ТЕКСТ СТРАНИЦЫ>

#  > > >  >  > Форум >  > > >  >  > Новости >  > > >  >  > Новости буддизма >  > > >  >  >  Церинг - Врач тибетской медицины

## artemv

Всем, кто нуждается в специалисте по тибетской медицине, очень рекомендую врача Церинга. Сам он из Непала, но живет в России (в Питере) и раз в месяц приезжает на неделю в Москву. Народ идет к нему толпами, поэтому лучше записывайтесь заранее. Its' worth it!

Тел.: Питер 393-4561 Москва – 208-5491

----------


## Lala

А сколько стоит прием у него?

----------


## Galina

Доктор на этой неделе ведет прием в центре. Пойдете на выставку, там и узнаете у его переводчицы. Её зовут Лиза.

----------


## artemv

Консультация - 400-600 р.
Курс лекарств на месяц - 800 р.

В Питере - дешевле. Но за билет придется заплатить.

----------


## Гульнара

Доктор можете ли вы помочь моему сыну у него шизофрения

----------


## Lala

Гульнара, если у Вас есть возможность приехать в Москву, то можете заранее записаться по телефону в Москве: (095) 237-65-79. Может быть Вам и скажут лечит ли доктор такие заболевания.
Это телефон Центра ламы Цонкапы, где принимает доктор Церинг.

----------


## Liza Lyolina

Лучше сразу у секретаря доктора тогда уж спросить (телефон выше), в ЦЛЦ откуда знают.

----------


## Lana

> Всем, кто нуждается в специалисте по тибетской медицине, очень рекомендую врача Церинга. Сам он из Непала, но живет в России (в Питере) и раз в месяц приезжает на неделю в Москву. Народ идет к нему толпами, поэтому лучше записывайтесь заранее. Its' worth it!

ИСХОДНЫЕ ДАННЫЕ>
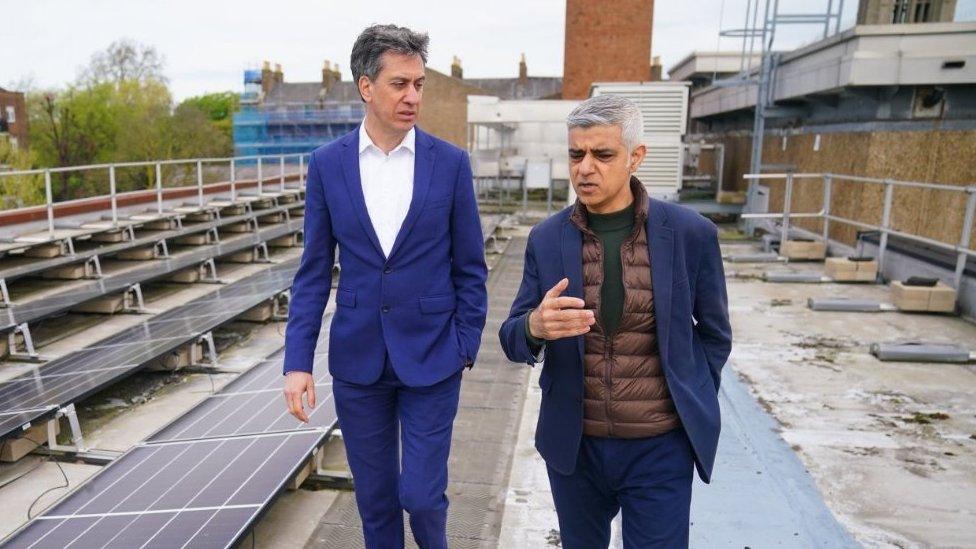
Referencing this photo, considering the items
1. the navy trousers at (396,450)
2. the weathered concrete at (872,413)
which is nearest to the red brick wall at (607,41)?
the weathered concrete at (872,413)

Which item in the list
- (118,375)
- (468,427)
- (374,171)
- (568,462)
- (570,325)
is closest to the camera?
(570,325)

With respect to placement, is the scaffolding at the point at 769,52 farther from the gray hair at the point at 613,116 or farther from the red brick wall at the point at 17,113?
the red brick wall at the point at 17,113

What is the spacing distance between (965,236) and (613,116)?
5837 mm

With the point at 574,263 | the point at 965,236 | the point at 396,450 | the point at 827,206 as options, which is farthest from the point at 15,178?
the point at 574,263

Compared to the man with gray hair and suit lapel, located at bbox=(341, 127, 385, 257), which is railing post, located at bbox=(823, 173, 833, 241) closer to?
the man with gray hair

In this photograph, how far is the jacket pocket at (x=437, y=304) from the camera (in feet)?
6.61

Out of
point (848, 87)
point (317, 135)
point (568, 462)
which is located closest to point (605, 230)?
point (568, 462)

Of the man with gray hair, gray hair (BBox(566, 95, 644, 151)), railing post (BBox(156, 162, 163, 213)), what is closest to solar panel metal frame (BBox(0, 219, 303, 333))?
railing post (BBox(156, 162, 163, 213))

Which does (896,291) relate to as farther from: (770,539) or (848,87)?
(770,539)

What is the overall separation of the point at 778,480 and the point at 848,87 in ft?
23.5

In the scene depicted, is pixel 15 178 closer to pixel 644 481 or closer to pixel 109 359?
pixel 109 359

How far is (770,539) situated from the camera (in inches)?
101

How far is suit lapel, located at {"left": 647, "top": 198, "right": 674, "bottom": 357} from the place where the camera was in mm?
1660

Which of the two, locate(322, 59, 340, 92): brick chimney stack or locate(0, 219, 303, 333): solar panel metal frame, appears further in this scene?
locate(322, 59, 340, 92): brick chimney stack
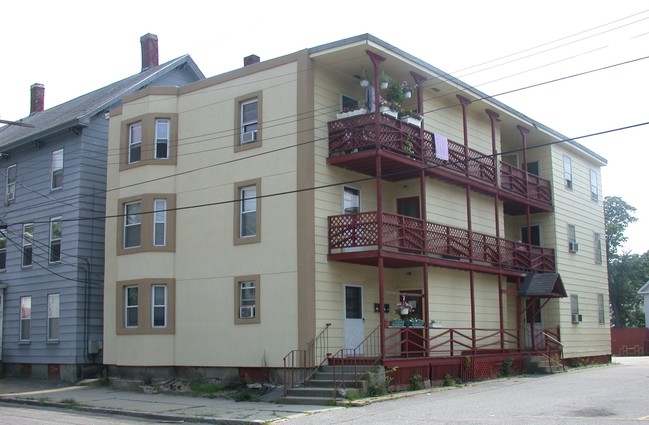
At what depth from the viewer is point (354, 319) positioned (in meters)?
22.7

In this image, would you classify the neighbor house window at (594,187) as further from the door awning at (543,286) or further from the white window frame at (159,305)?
the white window frame at (159,305)

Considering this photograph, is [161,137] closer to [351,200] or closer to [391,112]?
[351,200]

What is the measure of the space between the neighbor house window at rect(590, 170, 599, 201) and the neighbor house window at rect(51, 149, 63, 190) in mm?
24434

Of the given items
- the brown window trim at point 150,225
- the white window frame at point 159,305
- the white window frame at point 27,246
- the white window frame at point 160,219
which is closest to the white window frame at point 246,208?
the brown window trim at point 150,225

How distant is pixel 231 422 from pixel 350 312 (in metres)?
7.32

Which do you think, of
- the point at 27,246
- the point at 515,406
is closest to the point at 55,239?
the point at 27,246

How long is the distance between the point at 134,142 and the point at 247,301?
7363 millimetres

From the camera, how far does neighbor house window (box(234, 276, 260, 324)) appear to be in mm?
22312

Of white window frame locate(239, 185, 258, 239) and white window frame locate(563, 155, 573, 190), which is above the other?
white window frame locate(563, 155, 573, 190)

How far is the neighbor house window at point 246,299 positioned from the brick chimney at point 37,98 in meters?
20.4

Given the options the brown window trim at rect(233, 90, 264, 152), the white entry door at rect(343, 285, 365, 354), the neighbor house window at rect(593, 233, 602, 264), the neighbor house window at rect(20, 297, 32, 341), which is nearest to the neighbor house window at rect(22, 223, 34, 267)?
the neighbor house window at rect(20, 297, 32, 341)

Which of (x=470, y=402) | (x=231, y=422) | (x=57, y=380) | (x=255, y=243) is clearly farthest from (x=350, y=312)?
(x=57, y=380)

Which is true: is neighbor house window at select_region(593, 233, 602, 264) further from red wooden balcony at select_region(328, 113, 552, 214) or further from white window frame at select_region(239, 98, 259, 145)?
white window frame at select_region(239, 98, 259, 145)

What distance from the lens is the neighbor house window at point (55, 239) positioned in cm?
2802
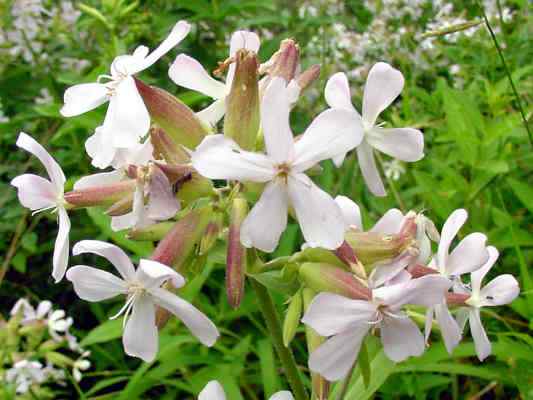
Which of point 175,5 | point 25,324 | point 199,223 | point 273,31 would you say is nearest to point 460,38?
point 175,5

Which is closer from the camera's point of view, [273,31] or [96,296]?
[96,296]

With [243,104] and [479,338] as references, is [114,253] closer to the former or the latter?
[243,104]

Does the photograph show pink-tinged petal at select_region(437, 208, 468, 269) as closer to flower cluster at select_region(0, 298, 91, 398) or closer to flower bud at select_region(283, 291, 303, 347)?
flower bud at select_region(283, 291, 303, 347)

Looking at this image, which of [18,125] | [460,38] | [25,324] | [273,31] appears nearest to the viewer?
[25,324]

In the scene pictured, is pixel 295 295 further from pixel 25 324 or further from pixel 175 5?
pixel 175 5

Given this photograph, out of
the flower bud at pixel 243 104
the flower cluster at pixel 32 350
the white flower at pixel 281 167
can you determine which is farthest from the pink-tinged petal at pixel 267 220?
the flower cluster at pixel 32 350

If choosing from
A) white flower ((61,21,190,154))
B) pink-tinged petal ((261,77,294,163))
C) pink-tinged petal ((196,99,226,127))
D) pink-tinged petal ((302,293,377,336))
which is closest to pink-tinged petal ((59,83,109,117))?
white flower ((61,21,190,154))
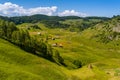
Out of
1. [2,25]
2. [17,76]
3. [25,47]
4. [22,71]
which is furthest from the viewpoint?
[2,25]

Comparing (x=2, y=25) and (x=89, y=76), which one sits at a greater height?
(x=2, y=25)

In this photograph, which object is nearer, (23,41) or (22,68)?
(22,68)

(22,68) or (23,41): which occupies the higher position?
(23,41)

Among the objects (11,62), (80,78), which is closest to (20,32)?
(11,62)

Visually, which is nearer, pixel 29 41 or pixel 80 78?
pixel 80 78

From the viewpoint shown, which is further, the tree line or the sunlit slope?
the tree line

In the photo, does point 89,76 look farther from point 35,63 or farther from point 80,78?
point 35,63

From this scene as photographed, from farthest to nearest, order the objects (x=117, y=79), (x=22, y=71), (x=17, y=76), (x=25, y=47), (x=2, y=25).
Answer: (x=2, y=25) < (x=25, y=47) < (x=117, y=79) < (x=22, y=71) < (x=17, y=76)

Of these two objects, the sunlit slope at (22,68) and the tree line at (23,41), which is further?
the tree line at (23,41)
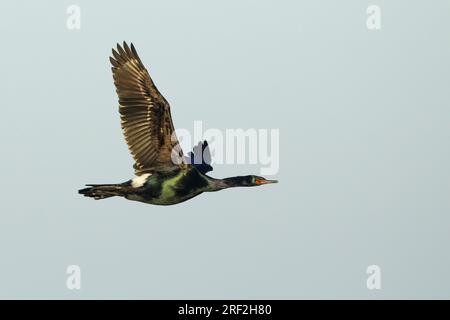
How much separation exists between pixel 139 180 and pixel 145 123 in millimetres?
1088

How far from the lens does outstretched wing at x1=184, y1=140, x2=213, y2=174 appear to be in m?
16.4

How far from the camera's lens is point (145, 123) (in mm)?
14547

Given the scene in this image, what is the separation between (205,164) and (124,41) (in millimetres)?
3218

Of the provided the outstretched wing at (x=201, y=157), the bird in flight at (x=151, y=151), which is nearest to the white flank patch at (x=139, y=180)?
the bird in flight at (x=151, y=151)

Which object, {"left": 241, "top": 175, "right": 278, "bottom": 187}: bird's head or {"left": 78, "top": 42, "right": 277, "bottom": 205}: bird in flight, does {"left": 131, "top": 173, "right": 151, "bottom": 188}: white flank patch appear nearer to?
{"left": 78, "top": 42, "right": 277, "bottom": 205}: bird in flight

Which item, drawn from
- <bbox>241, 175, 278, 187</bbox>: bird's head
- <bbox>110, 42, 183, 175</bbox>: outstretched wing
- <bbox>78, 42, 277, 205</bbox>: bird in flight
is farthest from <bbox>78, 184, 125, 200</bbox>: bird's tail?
<bbox>241, 175, 278, 187</bbox>: bird's head

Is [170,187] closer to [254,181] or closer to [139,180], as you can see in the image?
[139,180]

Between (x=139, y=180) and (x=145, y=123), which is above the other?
(x=145, y=123)

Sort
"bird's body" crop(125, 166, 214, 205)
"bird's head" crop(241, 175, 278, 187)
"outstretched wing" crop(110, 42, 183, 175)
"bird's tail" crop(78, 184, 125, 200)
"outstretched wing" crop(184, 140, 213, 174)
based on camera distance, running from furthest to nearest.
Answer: "outstretched wing" crop(184, 140, 213, 174)
"bird's head" crop(241, 175, 278, 187)
"outstretched wing" crop(110, 42, 183, 175)
"bird's body" crop(125, 166, 214, 205)
"bird's tail" crop(78, 184, 125, 200)

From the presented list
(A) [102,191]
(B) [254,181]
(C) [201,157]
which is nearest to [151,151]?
(A) [102,191]

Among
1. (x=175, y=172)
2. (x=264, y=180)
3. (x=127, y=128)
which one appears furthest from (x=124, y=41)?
(x=264, y=180)

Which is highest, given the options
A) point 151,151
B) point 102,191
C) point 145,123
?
point 145,123

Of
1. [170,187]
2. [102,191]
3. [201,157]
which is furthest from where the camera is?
[201,157]

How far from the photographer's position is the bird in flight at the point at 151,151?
→ 1430cm
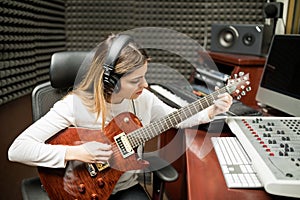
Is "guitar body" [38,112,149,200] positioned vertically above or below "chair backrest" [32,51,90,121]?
below

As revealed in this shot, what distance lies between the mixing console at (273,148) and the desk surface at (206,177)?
7 cm

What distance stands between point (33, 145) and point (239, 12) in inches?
79.1

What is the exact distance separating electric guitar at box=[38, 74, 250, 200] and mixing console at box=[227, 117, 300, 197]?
0.70 ft

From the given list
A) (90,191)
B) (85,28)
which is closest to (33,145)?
(90,191)

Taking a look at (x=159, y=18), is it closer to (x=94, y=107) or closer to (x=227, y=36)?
(x=227, y=36)

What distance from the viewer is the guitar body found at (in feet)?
3.46

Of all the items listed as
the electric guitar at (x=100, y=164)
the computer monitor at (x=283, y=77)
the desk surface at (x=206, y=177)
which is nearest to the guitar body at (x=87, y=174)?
the electric guitar at (x=100, y=164)

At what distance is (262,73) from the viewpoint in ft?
5.40

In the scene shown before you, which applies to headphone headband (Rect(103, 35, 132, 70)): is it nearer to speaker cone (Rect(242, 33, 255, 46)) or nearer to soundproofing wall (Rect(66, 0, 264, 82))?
speaker cone (Rect(242, 33, 255, 46))

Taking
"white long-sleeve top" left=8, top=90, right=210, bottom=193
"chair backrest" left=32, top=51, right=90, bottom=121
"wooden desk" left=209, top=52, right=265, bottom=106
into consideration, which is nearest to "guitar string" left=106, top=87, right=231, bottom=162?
"white long-sleeve top" left=8, top=90, right=210, bottom=193

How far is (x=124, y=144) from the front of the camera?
1.06 m

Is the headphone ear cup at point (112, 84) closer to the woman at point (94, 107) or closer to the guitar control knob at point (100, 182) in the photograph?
the woman at point (94, 107)

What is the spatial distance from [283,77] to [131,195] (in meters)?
0.87

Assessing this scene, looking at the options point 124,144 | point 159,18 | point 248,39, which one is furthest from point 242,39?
point 124,144
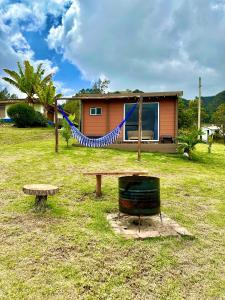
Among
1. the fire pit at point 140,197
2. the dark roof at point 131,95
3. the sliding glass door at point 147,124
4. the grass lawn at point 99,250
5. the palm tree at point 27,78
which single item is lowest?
the grass lawn at point 99,250

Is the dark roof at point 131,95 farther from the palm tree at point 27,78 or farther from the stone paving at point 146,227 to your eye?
the palm tree at point 27,78

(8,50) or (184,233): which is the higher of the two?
(8,50)

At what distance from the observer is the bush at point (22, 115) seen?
80.3 feet

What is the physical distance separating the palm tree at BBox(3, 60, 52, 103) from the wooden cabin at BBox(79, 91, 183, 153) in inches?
571

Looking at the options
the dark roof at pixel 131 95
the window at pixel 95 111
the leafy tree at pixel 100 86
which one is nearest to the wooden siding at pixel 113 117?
the window at pixel 95 111

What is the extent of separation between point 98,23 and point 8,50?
35.6ft

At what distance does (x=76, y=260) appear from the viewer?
388cm

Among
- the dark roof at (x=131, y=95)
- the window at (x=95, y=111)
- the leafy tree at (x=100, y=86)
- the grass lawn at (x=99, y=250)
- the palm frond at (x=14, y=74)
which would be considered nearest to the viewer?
the grass lawn at (x=99, y=250)

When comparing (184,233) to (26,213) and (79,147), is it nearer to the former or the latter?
(26,213)

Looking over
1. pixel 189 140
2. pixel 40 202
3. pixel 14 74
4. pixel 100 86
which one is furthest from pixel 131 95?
pixel 100 86

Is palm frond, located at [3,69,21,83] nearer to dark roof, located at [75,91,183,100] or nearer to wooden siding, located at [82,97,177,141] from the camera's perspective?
wooden siding, located at [82,97,177,141]

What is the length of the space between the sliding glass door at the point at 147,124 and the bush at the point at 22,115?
10645 millimetres

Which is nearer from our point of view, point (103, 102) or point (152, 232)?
point (152, 232)

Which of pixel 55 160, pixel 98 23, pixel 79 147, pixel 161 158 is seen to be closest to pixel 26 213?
pixel 55 160
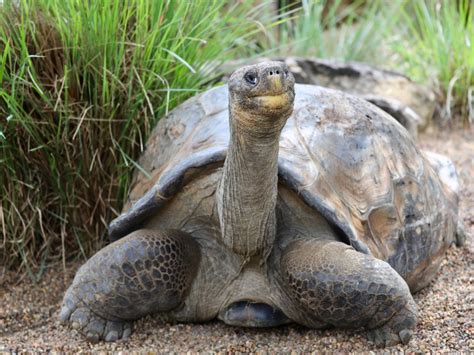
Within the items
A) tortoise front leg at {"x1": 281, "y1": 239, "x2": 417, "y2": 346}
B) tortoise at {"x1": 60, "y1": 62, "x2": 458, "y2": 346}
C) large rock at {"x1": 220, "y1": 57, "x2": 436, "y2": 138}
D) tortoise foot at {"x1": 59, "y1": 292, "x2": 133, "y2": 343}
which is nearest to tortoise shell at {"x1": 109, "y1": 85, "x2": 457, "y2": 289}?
tortoise at {"x1": 60, "y1": 62, "x2": 458, "y2": 346}

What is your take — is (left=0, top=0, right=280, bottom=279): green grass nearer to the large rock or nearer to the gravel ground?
the gravel ground

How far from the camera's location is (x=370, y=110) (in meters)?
3.03

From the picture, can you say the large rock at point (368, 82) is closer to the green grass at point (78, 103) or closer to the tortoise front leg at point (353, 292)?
the green grass at point (78, 103)

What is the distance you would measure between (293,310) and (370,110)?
910 millimetres

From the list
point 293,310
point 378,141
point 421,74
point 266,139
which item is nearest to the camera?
point 266,139

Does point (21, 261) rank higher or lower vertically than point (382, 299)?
lower

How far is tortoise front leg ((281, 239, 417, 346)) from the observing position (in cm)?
238

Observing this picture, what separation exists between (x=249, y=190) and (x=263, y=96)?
0.40 meters

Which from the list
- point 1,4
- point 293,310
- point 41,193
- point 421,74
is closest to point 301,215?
point 293,310

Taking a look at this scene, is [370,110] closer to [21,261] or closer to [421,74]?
[21,261]

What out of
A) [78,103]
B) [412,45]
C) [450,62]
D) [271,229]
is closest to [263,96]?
[271,229]

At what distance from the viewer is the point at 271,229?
2.49 meters

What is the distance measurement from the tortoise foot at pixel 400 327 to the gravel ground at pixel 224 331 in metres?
0.03

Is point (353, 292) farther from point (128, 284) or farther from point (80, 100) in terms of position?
point (80, 100)
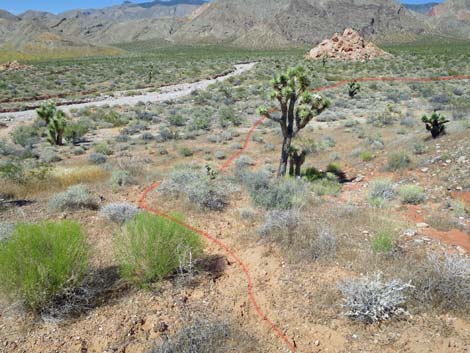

ВЫПОЛНИТЕ ЗАДАНИЯ>
1. Сколько, по словам artemv в теме форума о враче Церинге, стоит курс лекарств на месяц?
2. Напишите продолжение темы форума о враче тибетской медицины Церинге, начав сразу после последней показанной реплики.

ОТВЕТЫ>
1. 800 рублей.

2.
> 
> Тел.: Питер 393-4561 Москва – 208-5491


Вы у него лечились и это оказалось действенным? Или вы просто рекламируете?

----------


## AndreiCH

> Вы у него лечились и это оказалось действенным? Или вы просто рекламируете?


Я 12 лет лечусь только у Буддийских докторов (кроме зубов). Сейчас у Доктора Церинг. Конечно нужна вера и решимость чтобы перейти на эту медицину. Хотя Доктор Церинг и не требует чтобы вы отказались от официальной медецины, но упешность лечения значительно выше если вы принимаете тибетского доктора как основного и по всем вопросам консультируетесь с ним. Сейчас я принимаю Доктора Церинга как Будду Врачевателя, если даже завтра ко мне придет смертельная болезнь, я приму смерть спокойно, зная что Доктор Церинг сделал все возможное и не обращусь к официальной медицине без его рекомендации.
От Доктора Церинга я не жду Сансарических чудес, я просто знаю что я в надежных руках. Хотя чесно говоря чудеса есть, но это не самое главное. Самое главное чтобы я умер в сознании и покое, вот для этого я лечусь у Доктора Церинга.

----------


## Neroli

> Самое главное чтобы я умер в сознании и покое, вот для этого я лечусь у Доктора Церинга.


  :Confused:

----------


## AndreiCH

> 


Не бойтесь своей смерти.  :Smilie:  Просто готовьтесь к ней всю жизнь.

----------


## Neroli

> Не бойтесь своей смерти.


Да уж...
Так и хочется пословицу русскую переиначить по типу:
Смерти боятся - по тибетским врачам не ходить!

В вами не соскучишься.  :Smilie: 

ps: ааа нечестно. это вы уже потом добавили: "Просто готовьтесь к ней всю жизнь." ...опять засада.

----------


## Lala

Я лечила своих детей у доктора Церинга. У одного из детей гепатит С. Так вот после 3 месяцев приема тибетских пилюль, анализ крови показал, что из 20 показателей все в норме, кроме одного, да и тот снизиля на порядок и приблизился к норме. Да и сейчас сын чувствует себя хорошо, ничего не болит.

----------


## AndreiCH

> Да уж...
> Так и хочется пословицу русскую переиначить по типу:
> Смерти боятся - по тибетским врачам не ходить!
> 
> В вами не соскучишься. 
> 
> ps: ааа нечестно. это вы уже потом добавили: "Просто готовьтесь к ней всю жизнь." ...опять засада.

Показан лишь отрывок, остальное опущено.